▸ **Study questions**:
**A)** Please take the stretch from "The home side, coached" through "to this day." in the passage about the League of Ireland XI match in Iraq, and swap "header" for "headed effort".
**B)** Carry on the passage about the League of Ireland XI match in Iraq from the point where it stops.

▸ **Document extract**:
________________

The home side, coached by Edu Coimbra, the brother of Brazil legend Zico, took the lead in the first half through a header from Ahmed Radhi, who also went on to become the country’s only World Cup goalscorer – a title he still holds to this day.
“It was about 80 degrees [fahrenheit], maybe even hotter,” Lawless says. “We were out on our feet after about 20 minutes. We were like camels when we got in at half-time.”
Ahmed Radhi (right) playing for Iraq against Paraguay at the 1986 World Cup. EMPICS Sport EMPICS Sport
Ahmed Radhi’s goal was ultimately the difference between the two teams, but James Coll remains adamant that the League of Ireland XI should have earned a draw.
Amid some overhead distractions, Tommy Gaynor appeared to have levelled the game when he beat Iraq goalkeeper Raad Hammoudi. However, the Limerick City attacker’s goal was ruled out by the Iraqi officials, who were perhaps conscious of the potentially grave consequences of thwarting a home victory.
“The whole crowd stood up at one point during the game and started cheering and applauding because gun planes that were going to war flew over the stadium,” says Coll. “It was a bit frightening and it actually kind of brought the game to a standstill. I think it might have had an effect on Tommy’s goal as well. It should have stood, to be honest with you.

________________

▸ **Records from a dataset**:
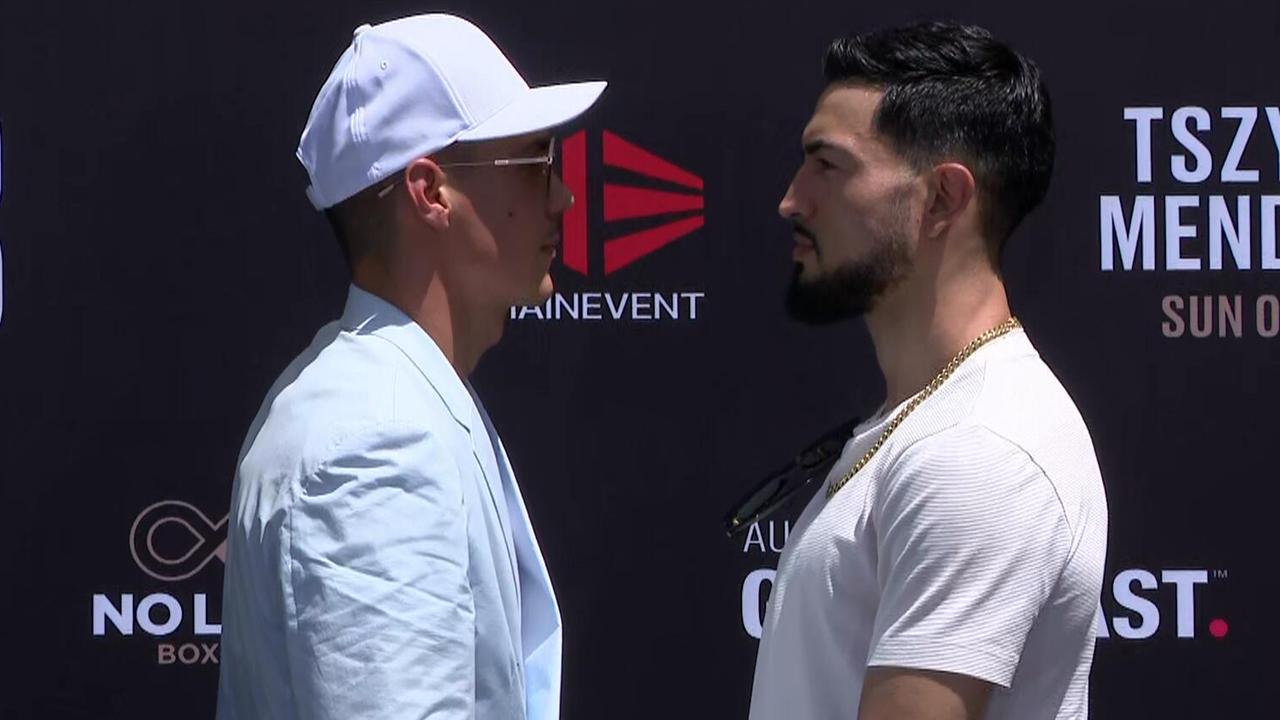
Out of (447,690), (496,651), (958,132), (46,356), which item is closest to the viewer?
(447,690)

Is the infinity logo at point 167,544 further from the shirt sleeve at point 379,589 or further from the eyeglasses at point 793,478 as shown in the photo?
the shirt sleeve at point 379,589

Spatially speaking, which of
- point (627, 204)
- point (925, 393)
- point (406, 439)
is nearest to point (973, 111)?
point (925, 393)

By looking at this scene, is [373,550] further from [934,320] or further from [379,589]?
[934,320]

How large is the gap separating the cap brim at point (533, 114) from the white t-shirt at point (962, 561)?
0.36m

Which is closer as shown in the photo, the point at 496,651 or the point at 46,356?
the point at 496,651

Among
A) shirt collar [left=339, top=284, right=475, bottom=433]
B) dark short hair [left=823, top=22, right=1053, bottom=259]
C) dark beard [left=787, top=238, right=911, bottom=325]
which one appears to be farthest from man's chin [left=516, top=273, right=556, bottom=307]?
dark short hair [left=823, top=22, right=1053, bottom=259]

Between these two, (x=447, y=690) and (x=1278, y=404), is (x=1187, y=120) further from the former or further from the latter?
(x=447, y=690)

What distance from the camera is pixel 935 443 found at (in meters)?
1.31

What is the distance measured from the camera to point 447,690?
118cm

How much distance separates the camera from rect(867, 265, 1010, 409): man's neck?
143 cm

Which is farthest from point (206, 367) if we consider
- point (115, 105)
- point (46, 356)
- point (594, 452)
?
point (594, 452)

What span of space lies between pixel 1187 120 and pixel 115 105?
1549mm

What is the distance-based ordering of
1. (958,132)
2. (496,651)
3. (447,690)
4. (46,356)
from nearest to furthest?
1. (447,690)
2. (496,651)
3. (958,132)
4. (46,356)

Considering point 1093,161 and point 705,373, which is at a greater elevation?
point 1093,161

________________

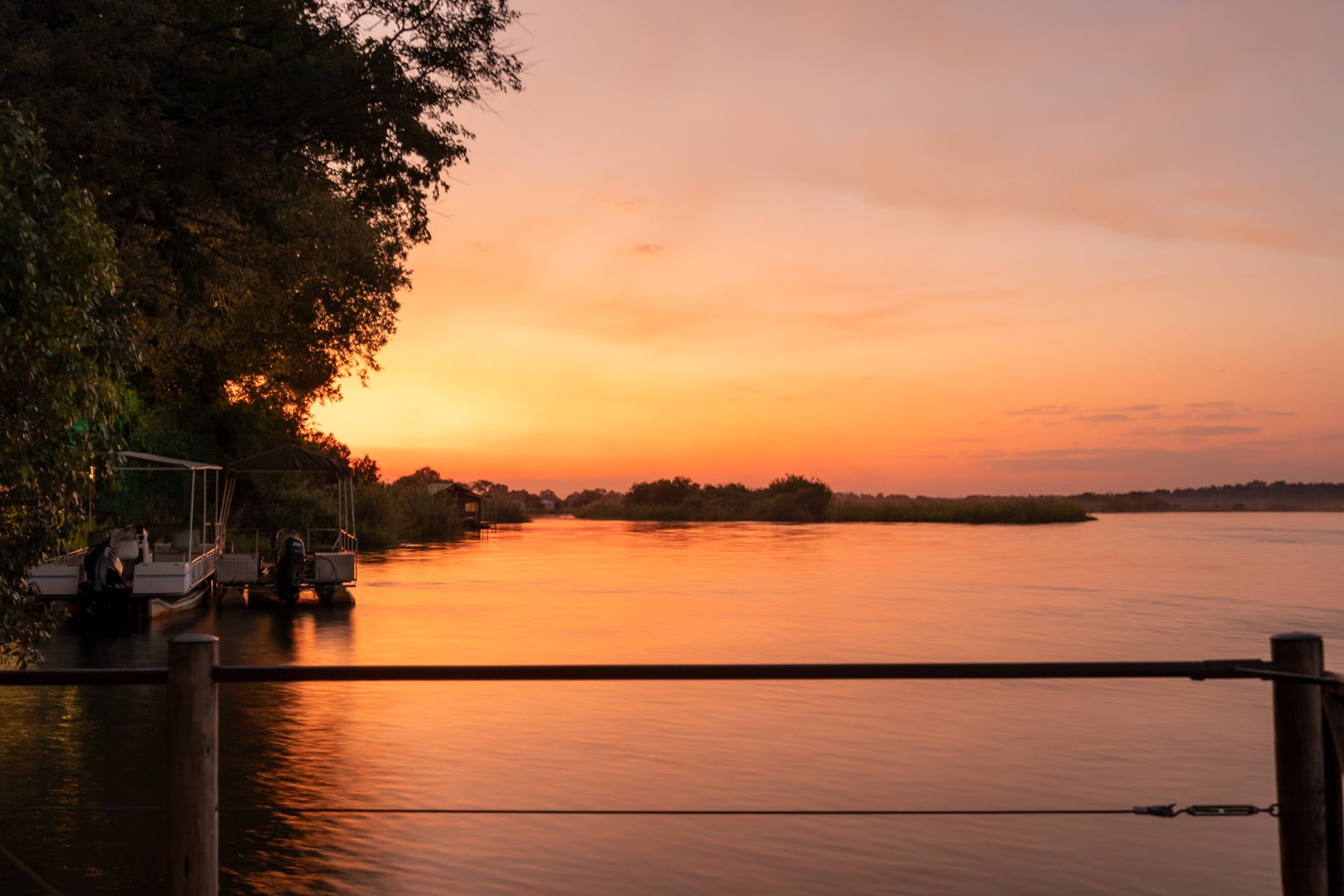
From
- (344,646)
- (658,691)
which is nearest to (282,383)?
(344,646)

________________

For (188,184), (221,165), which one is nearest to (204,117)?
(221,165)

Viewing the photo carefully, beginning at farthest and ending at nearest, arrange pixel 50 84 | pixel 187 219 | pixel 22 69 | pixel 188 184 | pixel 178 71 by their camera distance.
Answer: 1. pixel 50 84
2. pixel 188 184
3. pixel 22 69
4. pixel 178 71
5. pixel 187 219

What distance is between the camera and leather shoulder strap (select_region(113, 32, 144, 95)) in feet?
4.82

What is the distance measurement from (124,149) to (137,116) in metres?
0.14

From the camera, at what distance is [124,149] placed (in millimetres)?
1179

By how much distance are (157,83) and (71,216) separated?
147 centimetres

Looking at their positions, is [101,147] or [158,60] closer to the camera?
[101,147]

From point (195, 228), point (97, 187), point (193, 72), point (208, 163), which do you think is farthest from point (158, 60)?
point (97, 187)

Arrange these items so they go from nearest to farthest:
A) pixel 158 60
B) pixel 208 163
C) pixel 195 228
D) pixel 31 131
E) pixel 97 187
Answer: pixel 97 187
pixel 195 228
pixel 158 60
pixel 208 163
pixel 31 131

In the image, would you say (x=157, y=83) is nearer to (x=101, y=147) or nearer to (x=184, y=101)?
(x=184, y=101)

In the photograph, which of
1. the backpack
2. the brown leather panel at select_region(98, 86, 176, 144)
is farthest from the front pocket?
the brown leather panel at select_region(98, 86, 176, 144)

________________

▸ **Set of answers**:
**A)**
The home side, coached by Edu Coimbra, the brother of Brazil legend Zico, took the lead in the first half through a headed effort from Ahmed Radhi, who also went on to become the country’s only World Cup goalscorer – a title he still holds to this day.

**B)**
“The match stalled for a bit after the planes. We broke then and Tommy scored, but they ended up flagging it for offside. But I thought the goal was fine. A 1-1 result might have been fair, but either way we did decent enough for part-timers playing away against a team that was going to the World Cup.”
Back home, details of the game were understandably sketchy in the next day’s newspapers. Alongside a report on how West Ham United had beaten Manchester City 1-0 despite “the rugged challenges of Mick McCarthy on Frank McAvennie”, the Cork Examiner published a brief summary of what played out in Baghdad.
“Iraq beat a League of Ireland selection 1-0 in a World Cup warm-up soccer match, played before a crowd of 25,000 in Baghdad yesterday. The only goal of the game was scored by Radhi in the 34th minute.”
Baghdad's Al-Shaab Stadium was the venue for the game. Haitham Fathallah Haitham Fathallah
Thirty-four years is ample time for memories to slip through the cracks, but one of James Coll’s most vivid recollections of the trip to Baghdad is from the aftermath of the game: “We were back in the hotel and this crew of Iraqi guys arrived in with a briefcase full of cash.”
The players each received £250, with Louis Kilcoyne informing the next meeting of the League of Ireland’s management committee that the league had profited from the game to the tune of more than £2,000.
Iraq would exit the 1986 World Cup at the group stage, suffering one-goal defeats to Paraguay, hosts Mexico and eventual semi-finalists Belgium.
The results represented another dose of disappointment for Iraqi football fans, who had been perplexed by the absence of a couple of superstar Inter Milan and Manchester United footballers when the Irish arrived in town weeks earlier.
To the locals, it had been billed as a game against the Republic of Ireland national team which had just been taken over by Jack Charlton.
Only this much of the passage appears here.